Several military staffers who were in close contact with Donald Trump have tested positive for the coronavirus, according to multiple media reports, bringing the number of people to come down with the deadly virus who either work at the White House, attended an event there, or came in contact with someone who works with Trump to 23, according to a tally from the American Independent Foundation.

Yet of those 23 cases, just three were announced by the White House — which appears to be trying to cover up the depth and breadth of the outbreak. Trump announced in the wee hours of Friday morning that he and first lady Melania Trump had tested positive, while White House press secretary Kayleigh McEnany announced this week in an official White House release that she tested positive as well.

The rest of the reports came either from the media or directly from those who had themselves been infected, as the White House has refused to release a list of the people who have tested positive — or even allow the Centers for Disease Control and Prevention to contact trace those who may have been exposed at White House events.

It's unclear how much we would've known about the outbreak at all had Bloomberg News' Jennifer Jacobs not reported White House aide Hope Hicks' positive coronavirus test last Thursday.

The White House initially kept Hicks' diagnosis quiet, even though she had come in contact with multiple high-level administration and campaign officials — including Trump himself — raising the possibility that the public may never have known the extent of the outbreak if Bloomberg had not run the story.

What's more, the Wall Street Journal reported on Sunday that the White House did not immediately release Trump's first positive coronavirus test, which came before he appeared on Fox News to discuss Hicks' diagnosis — raising yet more questions about how much the White House knows about the outbreak and why they are not leveling with the public or even their own staffers about how deep it goes.

White House physician Sean Conley has refused to give the timeline of Trump's coronavirus testing and said Monday he is not involved in any contact tracing efforts.

Instead, White House aides and other officials — including Democratic nominee Joe Biden's campaign and other Democrats on Capitol Hill who have been at the White House or in contact with administration aides — have learned about most of the diagnoses via the media.

Since news of Trump's diagnosis broke, the media has reported that three journalists who work in the White House have tested positive.
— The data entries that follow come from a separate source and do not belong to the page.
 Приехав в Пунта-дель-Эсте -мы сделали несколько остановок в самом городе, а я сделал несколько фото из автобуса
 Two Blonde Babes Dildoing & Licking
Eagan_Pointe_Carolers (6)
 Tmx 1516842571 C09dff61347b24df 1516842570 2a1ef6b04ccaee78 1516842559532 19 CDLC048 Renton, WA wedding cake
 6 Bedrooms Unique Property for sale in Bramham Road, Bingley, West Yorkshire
The media also reported on positive tests from a military personnel staffer, two White House housekeepers, two press aides who work under McEnany, and Trump's new campaign manager, Bill Stepien.
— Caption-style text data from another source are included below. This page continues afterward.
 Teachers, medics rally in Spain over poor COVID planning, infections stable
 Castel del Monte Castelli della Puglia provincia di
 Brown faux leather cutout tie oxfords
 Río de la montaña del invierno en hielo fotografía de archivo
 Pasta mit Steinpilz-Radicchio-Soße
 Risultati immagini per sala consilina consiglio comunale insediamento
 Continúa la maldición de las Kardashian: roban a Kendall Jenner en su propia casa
Former White House counselor Kellyanne Conway's daughter, Claudia, broke the news on Friday that Kellyanne had tested positive for the virus. And three U.S. senators and former New Jersey Gov. Chris Christie each announced that they had tested positive for the virus.

The White House's mismanagement of the coronavirus outbreak has Democratic lawmakers from the Washington, D.C., region up in arms, given that the outbreak threatens their communities.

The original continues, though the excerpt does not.